¿Y por qué amar a otras especies?


Cuando los antropólogos, geólogos o cualquier estudioso de la historia del planeta hablan sobre la existencia de la tierra, la vida o el hombre, generalmente se refieren a cifras que contemplan los millones de años.

Sin embargo, algunos cálculos proporcionales han llevado a trasladar, a manera de ejemplo, la existencia de nuestro famoso tercer planeta a un lapso de 24 horas.

Es decir, si la tierra hubiese comenzado con el primer segundo de un día y nosotros estuviéramos, justo ahora en las 12 de la noche en punto, al final de ese mismo día.

De tomar esta proporción, estaríamos diciendo, por ejemplo, que la vida surgió a las 3 de la mañana, como organismos simples, unicelulares.

Hacia las 5 de la mañana comenzaría el origen de las plantas, es decir los primeros organismos fotosintéticos y hasta la 1 de la tarde, aparecerían los primeros organismos que respirarían propiamente aire.

A las ocho y veinticuatro de la noche aparecen los organismos pluricelulares y a las 9:18, los primeros peces.

De ahí comenzaría la darwinista evolución, aparecerían los anfibios a las 10 de la noche y los primeros mamíferos al 5 para las 11. Los primeros simios aparecerían hasta las 11:50.

¿El primer hombre? Sólo hasta las 11:59 de la noche en punto.

Es decir… el hombre, la especie que evolucionó lo suficiente para formular preguntas y respuestas, lenguajes, herramientas y arte, ha existido en esta tierra durante un minuto de todo un día. Y en algún punto de ese minuto… comenzó a olvidar su origen.

En ese lapso el hombre se desarrolló, domesticó a otras especies, a las que separó de si mismo denominándolas “animales”, aprendió a usarlas para su beneficio y a alimentarse prácticamente de todas ellas.

Y después… una gran parte de esta pobladísima especie humana… comenzó a dejarlas de amar.

Su mente adoptó lo que conocemos como Especieísmo, centrando la existencia del Planeta entera en sí mismo. Es decir, sin mí, la tierra y las demás especies no tienen razón de existir.

Truculenta la mente del hombre, le hizo entonces creer que era amo y señor de la vida misma. Que podía disponer a capricho de la vida de todas las demás especies. Y peor aún, que podía justificar esta acción con su razón, con su ventajosa inteligencia. Lo vio como un derecho de especie. Un derecho divino.

Cuando comenzamos este reportaje, nos preguntábamos como hablar del por qué amar a los animales.

Conforme avanzamos en nuestra investigación, nos dimos cuenta de algo más importante. ¿Por qué aprender a hacerlo, primero? ¿Por qué y para qué amar a otras especies, si somos nosotros la especie que confronta los problemas y soluciones? Si somos nosotros los que sustentamos el girar de este planeta.

**Extracto de datos**:
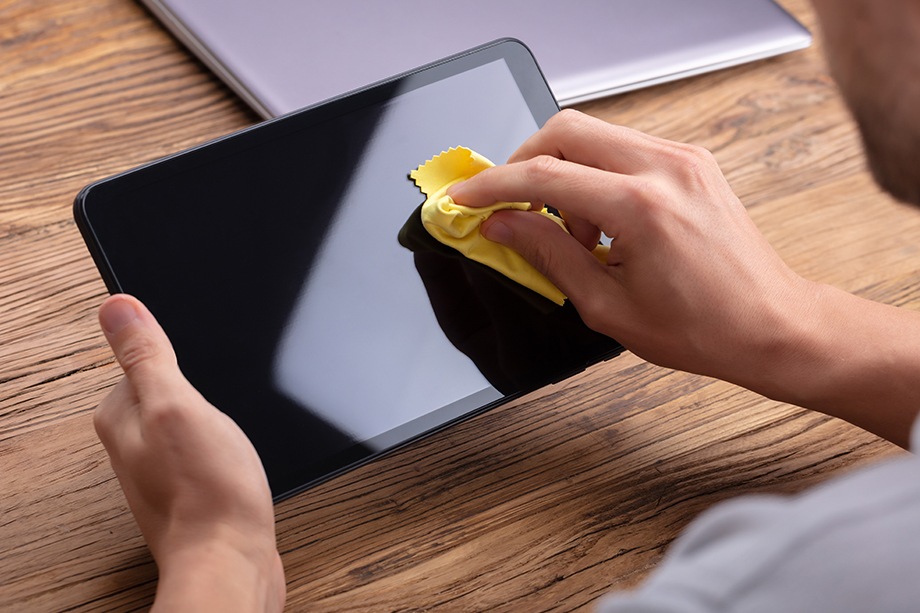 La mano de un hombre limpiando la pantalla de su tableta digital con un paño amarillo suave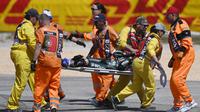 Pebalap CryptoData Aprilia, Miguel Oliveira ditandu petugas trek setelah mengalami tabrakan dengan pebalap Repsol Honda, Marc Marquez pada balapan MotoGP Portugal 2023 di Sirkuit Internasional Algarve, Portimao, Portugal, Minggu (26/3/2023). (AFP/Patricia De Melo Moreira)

**Tareas por resolver**:
**A.** Reescribe en forma de lista breve el párrafo del texto sobre el amor a otras especies que empieza con «Truculenta la mente del hombre». Conserva sus ideas principales.
**B.** Escribe lo que sigue en el texto sobre el amor a otras especies, a partir de su última oración.

**Tareas resueltas**:
**A.**
- La mente del hombre le hizo creer que era amo y señor de la vida misma.
- Creyó que podía disponer a capricho de la vida de todas las demás especies.
- Pensó que podía justificarlo con su razón y su ventajosa inteligencia.
- Lo consideró un derecho de especie, un derecho divino.

**B.**
Y al tratar de respondernos, entendimos que no se trataba de profesar amor o amistad a otras especies. Hablábamos de mar y ser amigos de nosotros mismos.

Muchos estudios han demostrado que la ausencia de la especie humana en cualquier zona del mundo, implicaría una lenta pero constante recuperación de los ecosistemas. Las especies animales recobrarían número, las plantas se multiplicarían y alimentarían a unos, que a su vez y en su ciclo, alimentarían a otros.

Sin embargo, la ausencia de otras especies en nuestro planeta, está significando una fuerte crisis de equilibrio natural.

Es decir: sin nosotros, las demás especies sobreviven. Sin las demás especies, nosotros no.

Al “hacerles el favor” de amarlas y cuidarlas, estamos amando y cuidando una gran parte de nuestra existencia.

Es como cuidar nuestro estómago, aunque sintamos que el cerebro es el que controla todo. Es cuidar las piernas, aunque sean los ojos los que nos permiten ver el camino.

Amar a las demás especies, o respetar su vida, al menos, es hacer nuestra parte para que futuras generaciones no tengan problemas más serios, como escasez de recursos, falta de alimentos, aguas contaminadas por microorganismos que solían controlar los peces, plagas de insectos que controlaban ciertos reptiles… etcétera.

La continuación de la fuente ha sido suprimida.